30 December 2024, 06:13
Forecast of stock exchange prices for the year 2025. New Year issue.
30 December 2024, 06:13

Happy New Year 2025 to all investors and traders!

Within the framework of this article we will try to give benchmarks for the next year on the main markets we track. Unlike the schizophrenics of various large offices, who try to make clickable forecasts breaking all sorts of bottoms, we will not write anything like that. We could. For example: “Everyone will die on April 13th.” Why April 13th? That’s the number. Why April? Spring flare-up. Why 2025? Yes, it’s a year. It’s just that kind of year.

In fact, one should realize that there are only a few fundamental values in the world: access to clean air, clean water, a piece of bread, and a tolerable roof over your head. If people can afford this minimum, they breed. If not, the individual state ends. Just like that, by itself. Yeah, they just lived and lived, and then that’s it. They left to a place where they can get all this within one human life. The statues are still there, and archaeologists will work there. They’ll be asking themselves: “Why didn’t they have a life?” Brains. They didn’t have the brains to allocate resources properly, that’s all. Nothing more.

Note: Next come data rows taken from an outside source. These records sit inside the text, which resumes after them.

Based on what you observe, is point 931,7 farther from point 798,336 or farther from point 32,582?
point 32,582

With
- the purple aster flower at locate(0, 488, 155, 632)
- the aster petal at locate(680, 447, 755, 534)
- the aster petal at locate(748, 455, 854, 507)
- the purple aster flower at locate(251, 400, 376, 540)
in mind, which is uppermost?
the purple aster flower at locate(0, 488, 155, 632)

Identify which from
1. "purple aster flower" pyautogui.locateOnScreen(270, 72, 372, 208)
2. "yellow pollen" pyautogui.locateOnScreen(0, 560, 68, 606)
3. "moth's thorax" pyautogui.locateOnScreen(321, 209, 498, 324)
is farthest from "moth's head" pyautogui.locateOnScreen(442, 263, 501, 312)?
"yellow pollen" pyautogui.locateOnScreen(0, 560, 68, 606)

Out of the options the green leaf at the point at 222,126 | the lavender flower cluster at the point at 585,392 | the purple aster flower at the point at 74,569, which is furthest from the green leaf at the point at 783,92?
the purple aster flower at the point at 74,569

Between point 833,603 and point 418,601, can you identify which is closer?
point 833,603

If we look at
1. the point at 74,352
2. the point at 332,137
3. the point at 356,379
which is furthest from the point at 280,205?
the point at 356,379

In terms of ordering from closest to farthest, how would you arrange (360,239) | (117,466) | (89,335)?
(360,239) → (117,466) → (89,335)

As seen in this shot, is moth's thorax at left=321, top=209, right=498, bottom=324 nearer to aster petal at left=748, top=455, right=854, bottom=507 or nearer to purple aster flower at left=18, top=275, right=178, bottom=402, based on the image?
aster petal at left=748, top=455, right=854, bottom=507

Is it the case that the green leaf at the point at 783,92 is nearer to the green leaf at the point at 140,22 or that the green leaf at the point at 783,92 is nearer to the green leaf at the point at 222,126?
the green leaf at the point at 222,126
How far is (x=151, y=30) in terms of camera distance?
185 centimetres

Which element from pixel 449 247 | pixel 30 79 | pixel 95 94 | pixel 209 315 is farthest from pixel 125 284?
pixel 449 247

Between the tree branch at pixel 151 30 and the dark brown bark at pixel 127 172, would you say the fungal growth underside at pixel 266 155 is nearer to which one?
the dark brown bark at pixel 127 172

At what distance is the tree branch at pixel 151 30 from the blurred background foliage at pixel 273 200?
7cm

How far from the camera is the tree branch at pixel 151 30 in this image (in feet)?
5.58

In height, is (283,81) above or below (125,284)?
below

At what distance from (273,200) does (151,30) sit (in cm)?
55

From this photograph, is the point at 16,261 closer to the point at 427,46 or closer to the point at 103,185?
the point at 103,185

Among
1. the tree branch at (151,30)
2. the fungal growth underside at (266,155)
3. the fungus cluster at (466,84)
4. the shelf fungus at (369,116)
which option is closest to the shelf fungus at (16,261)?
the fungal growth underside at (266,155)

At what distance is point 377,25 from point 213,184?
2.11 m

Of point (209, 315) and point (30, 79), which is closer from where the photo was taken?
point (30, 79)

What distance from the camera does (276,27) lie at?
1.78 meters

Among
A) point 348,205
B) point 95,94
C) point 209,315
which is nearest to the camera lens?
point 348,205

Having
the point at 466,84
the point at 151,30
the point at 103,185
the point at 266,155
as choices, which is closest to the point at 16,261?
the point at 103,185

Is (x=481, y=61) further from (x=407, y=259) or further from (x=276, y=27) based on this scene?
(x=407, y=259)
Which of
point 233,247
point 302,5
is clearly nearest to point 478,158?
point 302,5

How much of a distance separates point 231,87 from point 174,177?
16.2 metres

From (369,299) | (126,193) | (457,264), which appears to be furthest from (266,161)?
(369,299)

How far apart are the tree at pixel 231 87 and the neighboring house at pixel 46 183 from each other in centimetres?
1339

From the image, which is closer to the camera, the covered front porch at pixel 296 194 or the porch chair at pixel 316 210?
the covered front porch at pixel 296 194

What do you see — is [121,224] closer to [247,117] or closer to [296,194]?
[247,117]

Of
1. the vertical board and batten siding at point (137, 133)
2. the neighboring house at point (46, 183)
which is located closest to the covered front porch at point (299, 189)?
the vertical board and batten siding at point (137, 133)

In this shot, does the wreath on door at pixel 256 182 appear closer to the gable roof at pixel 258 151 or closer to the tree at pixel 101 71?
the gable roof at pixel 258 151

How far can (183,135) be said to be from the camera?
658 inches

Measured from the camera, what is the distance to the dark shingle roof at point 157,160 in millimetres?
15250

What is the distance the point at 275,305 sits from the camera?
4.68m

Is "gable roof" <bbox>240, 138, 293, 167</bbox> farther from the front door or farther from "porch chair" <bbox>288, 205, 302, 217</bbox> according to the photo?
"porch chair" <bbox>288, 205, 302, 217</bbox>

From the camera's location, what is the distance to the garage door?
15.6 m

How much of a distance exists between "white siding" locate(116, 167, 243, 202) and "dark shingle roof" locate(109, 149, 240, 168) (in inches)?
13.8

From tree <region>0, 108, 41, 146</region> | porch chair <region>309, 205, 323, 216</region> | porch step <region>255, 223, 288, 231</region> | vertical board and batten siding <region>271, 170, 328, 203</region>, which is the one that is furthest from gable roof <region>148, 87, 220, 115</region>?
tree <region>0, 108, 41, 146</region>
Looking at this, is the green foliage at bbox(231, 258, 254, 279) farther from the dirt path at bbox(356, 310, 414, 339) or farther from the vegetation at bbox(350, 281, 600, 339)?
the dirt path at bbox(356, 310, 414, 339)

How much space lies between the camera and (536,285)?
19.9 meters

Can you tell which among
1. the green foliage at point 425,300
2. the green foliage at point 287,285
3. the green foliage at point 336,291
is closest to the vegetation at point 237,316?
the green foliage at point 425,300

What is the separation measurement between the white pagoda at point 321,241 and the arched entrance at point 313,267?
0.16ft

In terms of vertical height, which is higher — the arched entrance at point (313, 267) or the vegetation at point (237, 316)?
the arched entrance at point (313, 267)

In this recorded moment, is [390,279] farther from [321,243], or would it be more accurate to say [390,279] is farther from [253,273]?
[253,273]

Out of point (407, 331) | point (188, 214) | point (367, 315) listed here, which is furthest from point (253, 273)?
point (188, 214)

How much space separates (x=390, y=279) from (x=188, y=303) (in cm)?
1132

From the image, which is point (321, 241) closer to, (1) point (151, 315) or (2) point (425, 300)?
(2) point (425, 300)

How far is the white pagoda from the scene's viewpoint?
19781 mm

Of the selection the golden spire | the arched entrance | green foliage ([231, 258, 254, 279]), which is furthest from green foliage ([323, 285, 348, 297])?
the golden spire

Here’s to equitable access to mainstream resources! Hello!

Energy market:

Can politicians control the oil market? Yes. Journalists are actively scaring the public with this. But! How long can you maintain the influence of one person on another? A year, two years? Yes, a strong America can put pressure on the UAE and KSA, but if you do it strongly, you can get an enemy instead of an ally. Everyone counts money. And for Russia, in its current particular, that’s fine.

Most likely, in 2025, the oil market will not fall without fundamental reasons. We see that the level of 75 dollars per barrel of Brent oil suits everyone and we do not have overproduction yet. Maybe, according to a number of forecasts, we will get 0.4 million bpd surplus by the middle of the year, but such “overhang” is unlikely to send the market to 50.00. Let’s not confuse falling demand with falling demand growth. They are far from the same thing. Oil demand continues to grow, it will increase by 1.4 million bpd and will reach 106.9 million bpd in Q4 2025.

In fact, it is not the growth in demand for oil that is frightening, but the growth in demand for black gold against the backdrop of growing supply in the gas market and the development of alternative methods of energy extraction. Civilization continues to devour energy in colossal amounts, while most countries cannot even remotely come close to China and the United States, including per capita consumption of fossil and any other fuel, as well as electricity. The current situation is far from the peak.

Yes, China is the one to watch. It buys more oil on the foreign market every day than anyone else in the world. Total demand is 17.1 million barrels and is expected to grow by 1.8% y/y 24. At the same time, 11 million barrels per day are imported into the country from outside.

Oil production in Russia has fallen from 9.5 to 9 million bpd since the beginning of the year. If the OPEC+ deal remains in place, the current level will be enough to cover most of the expenditures, but it will be impossible to avoid a budget deficit, even at the current price level.

The U.S. is unlikely to be able to bring down oil prices by increasing production at home or by bribing China with duties. A significant drop in prices will be possible only in case of either the collapse of the OPEC+ deal, which is unlikely, or after a drop in economic activity in the West, which is more likely. If the market bets on the stagnation of Western economies, then it will be 50.00 on Brent.

Grain market:

At the end of December 24, there is no indication that cereals will suffer significant damage. Failure, which is very likely in Russian agriculture, with the gross wheat harvest dropping to 78 million tons in the 24/25 season, will be offset by other exporting countries. Including the EU, where the grain situation is better than last year. Thus, we do not see any fundamental reason for a strong rise in grain prices at the moment. It should be noted, however, that if China remains interested in buying grain from the US and there is no halt in mutual trade between the two countries, this could swing the US market upwards.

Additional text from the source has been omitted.